### Extract provided
-.-.-

Being a part of GDG has opened up my eyes to what drawing the female form is about. When I was a kid, I spent many afternoons drawing pretty ladies in my school notebooks. However, as I got older, I became reluctant to draw ladies because I feared that I was contributing to the “problem.” Meaning, if I kept drawing the idealized female form, was I supporting the message of unachievable female beauty? Being part of GDG helped me work out these issues. I love seeing how my talented colleagues show their beautiful interpretations of female beauty and power. GDG has been a big chapter in my artist growth.

How has your particular style evolved?
When I first started painting ladies, I just copied everybody’s style that I liked. My first attempts looked like Jack Vettriano paintings and later the evolved into SHAG knock offs. The more I paint and draw, the more comfortable I am in my own skin and it shows in my art. Right now, especially with “Panda and Me,” my artwork is a cross between Hello Kitty Cute and Mad Men Retro Cool!

Do you have a preference between working with digital or traditional methods? Could you give a couple reasons why?

-.-.-

Saved entries
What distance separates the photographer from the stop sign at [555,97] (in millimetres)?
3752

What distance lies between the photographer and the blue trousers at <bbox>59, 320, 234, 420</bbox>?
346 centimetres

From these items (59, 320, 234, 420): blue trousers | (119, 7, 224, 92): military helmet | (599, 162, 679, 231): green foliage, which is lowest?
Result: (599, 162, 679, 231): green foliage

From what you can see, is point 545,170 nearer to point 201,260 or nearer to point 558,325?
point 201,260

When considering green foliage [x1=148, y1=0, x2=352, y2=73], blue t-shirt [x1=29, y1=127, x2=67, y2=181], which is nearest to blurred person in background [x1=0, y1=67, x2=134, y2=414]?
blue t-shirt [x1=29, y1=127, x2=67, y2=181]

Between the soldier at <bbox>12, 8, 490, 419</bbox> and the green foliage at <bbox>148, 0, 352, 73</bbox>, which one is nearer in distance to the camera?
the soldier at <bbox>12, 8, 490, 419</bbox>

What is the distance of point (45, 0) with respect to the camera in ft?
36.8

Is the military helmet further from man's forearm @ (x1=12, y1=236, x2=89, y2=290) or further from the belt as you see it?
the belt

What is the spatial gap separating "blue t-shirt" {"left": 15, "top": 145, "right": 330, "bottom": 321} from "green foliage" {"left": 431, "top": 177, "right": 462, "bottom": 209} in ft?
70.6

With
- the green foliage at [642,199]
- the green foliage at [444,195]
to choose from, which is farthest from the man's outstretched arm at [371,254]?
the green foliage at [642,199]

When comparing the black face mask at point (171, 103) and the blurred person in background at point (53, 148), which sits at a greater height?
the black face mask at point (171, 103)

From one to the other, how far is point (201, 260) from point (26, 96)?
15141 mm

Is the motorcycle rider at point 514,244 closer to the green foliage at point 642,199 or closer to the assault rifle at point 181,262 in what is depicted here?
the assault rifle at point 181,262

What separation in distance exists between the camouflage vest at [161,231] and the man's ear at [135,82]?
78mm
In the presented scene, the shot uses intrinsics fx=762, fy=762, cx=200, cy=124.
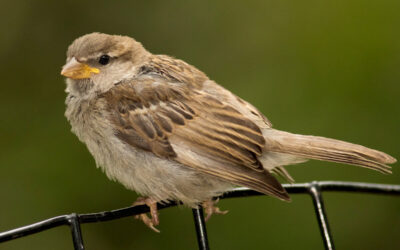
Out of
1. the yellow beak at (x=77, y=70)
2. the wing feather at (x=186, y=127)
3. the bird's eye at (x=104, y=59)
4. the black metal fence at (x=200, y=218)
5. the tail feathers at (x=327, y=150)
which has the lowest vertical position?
the black metal fence at (x=200, y=218)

-.-.-

### Exercises
1. In the interview excerpt, what does the artist say their current artwork is a cross between?
2. Reproduce the part of the interview excerpt starting at "Being a part" and ending at "my artist growth.".

### Replies
1. Hello Kitty Cute and Mad Men Retro Cool.

2.
Being a part of GDG has opened up my eyes to what drawing the female form is about. When I was a kid, I spent many afternoons drawing pretty ladies in my school notebooks. However, as I got older, I became reluctant to draw ladies because I feared that I was contributing to the “problem.” Meaning, if I kept drawing the idealized female form, was I supporting the message of unachievable female beauty? Being part of GDG helped me work out these issues. I love seeing how my talented colleagues show their beautiful interpretations of female beauty and power. GDG has been a big chapter in my artist growth.